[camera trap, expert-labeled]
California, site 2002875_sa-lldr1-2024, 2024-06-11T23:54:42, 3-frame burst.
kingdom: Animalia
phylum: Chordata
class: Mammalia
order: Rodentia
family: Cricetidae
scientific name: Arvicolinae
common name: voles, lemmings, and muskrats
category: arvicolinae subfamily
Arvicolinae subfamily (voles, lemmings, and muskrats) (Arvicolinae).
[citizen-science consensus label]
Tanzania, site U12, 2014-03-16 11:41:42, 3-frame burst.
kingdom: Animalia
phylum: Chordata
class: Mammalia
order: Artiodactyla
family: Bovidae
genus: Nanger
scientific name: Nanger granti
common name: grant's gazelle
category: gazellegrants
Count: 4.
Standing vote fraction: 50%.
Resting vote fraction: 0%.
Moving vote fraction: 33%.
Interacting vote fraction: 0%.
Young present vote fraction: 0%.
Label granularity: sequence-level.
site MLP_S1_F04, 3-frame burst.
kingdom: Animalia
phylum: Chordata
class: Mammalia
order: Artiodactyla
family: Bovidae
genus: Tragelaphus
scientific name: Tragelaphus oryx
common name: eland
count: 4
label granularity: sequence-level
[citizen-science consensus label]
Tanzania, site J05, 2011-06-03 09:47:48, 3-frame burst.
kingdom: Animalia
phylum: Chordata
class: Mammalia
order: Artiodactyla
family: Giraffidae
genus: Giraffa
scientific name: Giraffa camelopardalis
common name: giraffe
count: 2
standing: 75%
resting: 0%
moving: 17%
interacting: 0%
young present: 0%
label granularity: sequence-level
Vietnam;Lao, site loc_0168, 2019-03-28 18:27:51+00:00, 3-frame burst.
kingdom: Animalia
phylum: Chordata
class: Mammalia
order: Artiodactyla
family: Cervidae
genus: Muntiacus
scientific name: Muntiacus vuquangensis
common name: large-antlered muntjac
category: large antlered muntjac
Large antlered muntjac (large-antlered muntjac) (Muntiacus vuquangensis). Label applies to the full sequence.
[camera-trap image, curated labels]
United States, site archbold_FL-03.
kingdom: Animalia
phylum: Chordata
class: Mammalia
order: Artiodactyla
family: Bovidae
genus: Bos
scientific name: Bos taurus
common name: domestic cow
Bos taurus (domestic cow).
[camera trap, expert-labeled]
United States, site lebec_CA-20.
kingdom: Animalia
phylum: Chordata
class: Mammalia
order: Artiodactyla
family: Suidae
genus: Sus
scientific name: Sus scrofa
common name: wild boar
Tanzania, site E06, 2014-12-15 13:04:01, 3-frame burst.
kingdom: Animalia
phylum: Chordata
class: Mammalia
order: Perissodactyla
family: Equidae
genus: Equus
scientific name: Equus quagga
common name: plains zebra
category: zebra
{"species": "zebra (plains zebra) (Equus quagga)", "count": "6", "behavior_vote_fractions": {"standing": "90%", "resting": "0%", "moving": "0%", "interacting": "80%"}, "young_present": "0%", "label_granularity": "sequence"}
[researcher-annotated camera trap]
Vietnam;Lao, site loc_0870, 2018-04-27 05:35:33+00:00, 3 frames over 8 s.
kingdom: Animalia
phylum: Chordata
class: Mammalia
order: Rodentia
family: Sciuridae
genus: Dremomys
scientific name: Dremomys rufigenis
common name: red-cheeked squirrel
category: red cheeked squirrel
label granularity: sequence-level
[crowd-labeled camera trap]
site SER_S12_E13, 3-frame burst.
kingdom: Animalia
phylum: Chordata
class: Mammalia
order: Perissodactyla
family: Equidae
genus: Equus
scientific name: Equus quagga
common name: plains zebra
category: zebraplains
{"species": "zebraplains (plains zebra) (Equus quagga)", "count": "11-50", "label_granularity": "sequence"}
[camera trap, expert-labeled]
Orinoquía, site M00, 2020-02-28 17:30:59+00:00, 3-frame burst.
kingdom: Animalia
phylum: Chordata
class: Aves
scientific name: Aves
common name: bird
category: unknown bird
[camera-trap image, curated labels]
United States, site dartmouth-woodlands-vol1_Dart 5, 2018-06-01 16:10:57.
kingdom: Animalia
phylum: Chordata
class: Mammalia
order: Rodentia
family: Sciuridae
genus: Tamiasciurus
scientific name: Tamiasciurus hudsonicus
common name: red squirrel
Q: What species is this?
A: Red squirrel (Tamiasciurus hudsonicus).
· · · ·
WORK ITEM: Filter the entries above down to the lines that contain "quagga".

EXPECTED ANSWER:
scientific name: Equus quagga
{"species": "zebra (plains zebra) (Equus quagga)", "count": "6", "behavior_vote_fractions": {"standing": "90%", "resting": "0%", "moving": "0%", "interacting": "80%"}, "young_present": "0%", "label_granularity": "sequence"}
scientific name: Equus quagga
{"species": "zebraplains (plains zebra) (Equus quagga)", "count": "11-50", "label_granularity": "sequence"}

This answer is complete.